### Page extract

Re: [boost] [OT] Open Source Forking and Boost (was Re: [SQL-Connectivity] Is Boost interested in CppDB?)

18 Dec 2010

      WARNING: This is a long post. The tl;dr version is: 1) follow the
Linux Kernel development model 2) Employ the web of trust system using
GPG keys 3) we need a Boost Foundation like the Linux Foundation 4) we
need to lower the barrier to entry for would-be contributors 5) use
Git/Mercurial for distributed development.

On Fri, Dec 17, 2010 at 11:23 PM, Jim Bell <Jim@jc-bell.com> wrote:
...
On 1:59 PM, John Maddock wrote:
...
...
Interesting. So if I wanted to get SVN access and start working on
things in a private branch [...]
It depends - if the library has an active maintainer, then yes, you
just ask the maintainer or file a ticket [...]
I accept that there may be an issue with there not being enough folks
for the above to work all that well though.  The basic problem is that
to maintain quality we've generally required all library maintainers
to already have one accepted Boost library, so I guess the question
we're struggling with is how to broaden the field without risking
screwing things up too badly :-0
The crux of Boost.Guild's debate. And so many topics touch on this.
So how would you measure, or design a test, to determine how badly
things would get screwed up under various scenarios?
I think we need to look outside the box for a solution to this. Let me
cite an example of a way to broaden the contributor pool without
bogging the release process or the development cycles of developers
down.

The most successful example of a large open source project that has
tons of contributors and has an active community is the Linux Kernel
project. There you have Linus, the BDFL of the project, choosing to
trust maintainers to make choices regarding the maintenance and
improvement of different subsystems. Anybody -- as in absolutely
*anybody* -- is encouraged to clone the repository, make their
changes, and submit these changes to the maintainer(s) actively
maintaining that part of the kernel. You will find that there are
different kernels released by different maintainers, but the "de
facto" kernel is the one that Linus releases.

Note that Linus doesn't check each and every line of code that comes
into the kernel. What happens is he trusts a number of maintainers to
do that for the subsystems that they're responsible for. This "inner
circle" is a smallish group, around 10ish, who then delegate their
overall responsibility across a wider number of subsystem maintainers.
For your code to get to the "main line" kernel, you'd typically have
to submit it to the maintainer of the module you're patching, who then
shepherds it in by signing it and merging it into this repository and
then asks the maintainer of the subsystem that his module is part of
to pull from him, and then later on these maintainers ask Linus to
pull from their repositories when it comes time to stabilize and go
through the release process.

######
### Extracted material

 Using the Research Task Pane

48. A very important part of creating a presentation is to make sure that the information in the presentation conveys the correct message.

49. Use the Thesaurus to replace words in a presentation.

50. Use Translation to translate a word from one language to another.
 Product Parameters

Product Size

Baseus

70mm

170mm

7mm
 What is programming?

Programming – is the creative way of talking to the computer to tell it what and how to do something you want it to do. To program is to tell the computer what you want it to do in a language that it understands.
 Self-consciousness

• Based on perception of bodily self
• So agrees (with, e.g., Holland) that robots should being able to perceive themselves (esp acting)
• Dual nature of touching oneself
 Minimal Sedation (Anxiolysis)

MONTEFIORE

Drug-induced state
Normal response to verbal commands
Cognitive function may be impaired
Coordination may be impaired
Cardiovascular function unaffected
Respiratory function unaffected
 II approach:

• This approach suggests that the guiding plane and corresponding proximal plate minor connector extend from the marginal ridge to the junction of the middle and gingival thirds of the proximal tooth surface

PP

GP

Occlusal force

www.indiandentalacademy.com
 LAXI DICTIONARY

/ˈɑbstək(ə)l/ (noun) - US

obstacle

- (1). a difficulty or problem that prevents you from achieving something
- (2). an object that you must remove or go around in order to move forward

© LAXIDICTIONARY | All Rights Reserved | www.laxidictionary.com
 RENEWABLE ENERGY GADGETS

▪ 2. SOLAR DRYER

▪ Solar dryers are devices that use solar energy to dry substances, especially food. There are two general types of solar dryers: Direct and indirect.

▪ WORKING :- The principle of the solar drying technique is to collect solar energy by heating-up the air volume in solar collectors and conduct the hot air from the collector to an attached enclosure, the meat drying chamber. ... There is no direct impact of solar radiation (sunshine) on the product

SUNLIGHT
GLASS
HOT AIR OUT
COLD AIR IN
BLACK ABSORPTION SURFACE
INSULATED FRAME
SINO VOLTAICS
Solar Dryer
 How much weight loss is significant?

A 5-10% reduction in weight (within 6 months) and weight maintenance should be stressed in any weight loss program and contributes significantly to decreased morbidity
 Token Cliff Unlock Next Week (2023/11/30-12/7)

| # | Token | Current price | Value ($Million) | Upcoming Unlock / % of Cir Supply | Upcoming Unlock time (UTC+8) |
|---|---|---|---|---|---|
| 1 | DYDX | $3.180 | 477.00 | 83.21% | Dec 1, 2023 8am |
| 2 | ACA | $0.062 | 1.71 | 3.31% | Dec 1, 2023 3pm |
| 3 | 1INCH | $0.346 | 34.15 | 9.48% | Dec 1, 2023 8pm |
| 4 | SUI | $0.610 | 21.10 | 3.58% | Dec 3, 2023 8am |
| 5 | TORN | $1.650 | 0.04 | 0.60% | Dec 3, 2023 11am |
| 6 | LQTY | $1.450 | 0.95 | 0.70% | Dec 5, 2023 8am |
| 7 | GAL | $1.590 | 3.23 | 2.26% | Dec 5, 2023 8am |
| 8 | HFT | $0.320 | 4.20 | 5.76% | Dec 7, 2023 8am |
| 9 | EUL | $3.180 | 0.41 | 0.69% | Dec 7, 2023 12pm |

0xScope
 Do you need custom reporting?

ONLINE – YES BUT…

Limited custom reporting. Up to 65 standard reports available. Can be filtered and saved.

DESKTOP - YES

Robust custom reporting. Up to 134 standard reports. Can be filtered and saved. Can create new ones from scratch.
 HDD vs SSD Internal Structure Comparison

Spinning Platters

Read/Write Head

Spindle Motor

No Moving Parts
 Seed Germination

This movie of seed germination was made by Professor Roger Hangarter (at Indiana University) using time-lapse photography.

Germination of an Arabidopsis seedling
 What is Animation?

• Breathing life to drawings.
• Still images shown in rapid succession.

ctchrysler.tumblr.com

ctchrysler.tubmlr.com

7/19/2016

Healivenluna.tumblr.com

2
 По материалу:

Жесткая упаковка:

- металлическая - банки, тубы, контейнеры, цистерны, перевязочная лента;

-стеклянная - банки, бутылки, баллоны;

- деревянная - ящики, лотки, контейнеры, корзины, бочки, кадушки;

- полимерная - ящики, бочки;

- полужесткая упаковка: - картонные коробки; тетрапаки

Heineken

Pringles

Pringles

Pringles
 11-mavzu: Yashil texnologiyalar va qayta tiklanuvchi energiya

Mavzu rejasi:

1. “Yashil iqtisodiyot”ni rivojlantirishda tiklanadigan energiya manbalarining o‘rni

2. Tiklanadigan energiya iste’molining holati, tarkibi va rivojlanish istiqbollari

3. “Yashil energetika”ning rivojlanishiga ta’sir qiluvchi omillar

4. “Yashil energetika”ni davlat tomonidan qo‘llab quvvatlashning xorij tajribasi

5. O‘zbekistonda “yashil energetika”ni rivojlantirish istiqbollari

######

### Task prompt
Resume the mailing-list post on Boost and the Linux Kernel development model, starting after its last sentence. The entries are separate material, unrelated to the mailing-list post on Boost and the Linux Kernel development model.

### Written response
This sounds like a slow process, but because of the decentralized
nature of the development of the kernel you have people who have
different timelines and pace working on different parts of the kernel
without any one thing bogging the work down. The release process does
a code/feature freeze but that means the higher up maintainers focus
on stabilizing the code and then doing a release -- you can keep
working on your repository and changing whatever you want and then
when you feel your work is worth pulling in, you ask someone else to
pull from you. This model allows for faster innovation, greater
involvement, and lower barrier to entry.

Now, that doesn't remove the maintainer dilemma -- but the beauty of
that system is, even when a maintainer of a subsystem suddenly goes
MIA, the community can decide to just pull from a different person's
repository. Then, being a maintainer of a subsystem becomes no longer
a choice of the original maintainers, but mostly the contributors. Let
me try and explain a little bit more.

If I'm a developer A, and there's a maintainer B who's supposed to be
handling the module X, all I do is clone B's repository locally, make
my changes, and then ask maintainer B to pull my changes. I can send
him the changes via email, I can post the changes publicly (and sign
it with my GPG key), or I can expose my repository publicly so that
anybody (not just B) can get it. That should be simple enough to
understand.

What happens when B goes MIA or unresponsive? That's simple, I ask
someone else -- maybe Linus, or maybe some other higher-level
maintainer, or just someone the community already trusts -- to pull my
changes in. Losing maintainer B is not a hindrance anymore because the
community can start pulling from each other and stamping their trust
and confidence on the code. Later on the community just elects by way
of pull requests who it trusts to be a maintainer of a subsystem.

This sounds like some pie-in-the-sky dream, but this is the reality
already with the Linux kernel development. It is the single project I
know that spans the globe with thousands of contributors. This model
is already proven to scale.

How does the trust system work? The Linux development team uses GPG
heavily -- your key needs to have been signed by others already, and
the people that signed your key must be trust worthy (meaning their
key has already been signed as well by other trust-worthy people,
etc.). So for your key to be signed by Linus Torvalds means something
-- this means he trusts that you are someone that he will vouch for in
terms of your credibility or "realness". That web of trust keeps
people honest because if you start crewing up or doing something bad
by community standards, people can revoke their signature on your key
and that's like a no vote in parliament.

There are a lot of lessons in the Linux kernel development process
that Boost can certainly learn from. One of them is to decentralize
the development and just maintain a "canonical" or "official" release
of the library. Then having people maintaining either ports of the
library to different architectures, or having people concentrating on
warnings removal, and employing the web of trust system should ensure
the sustainability and scalability of the development process.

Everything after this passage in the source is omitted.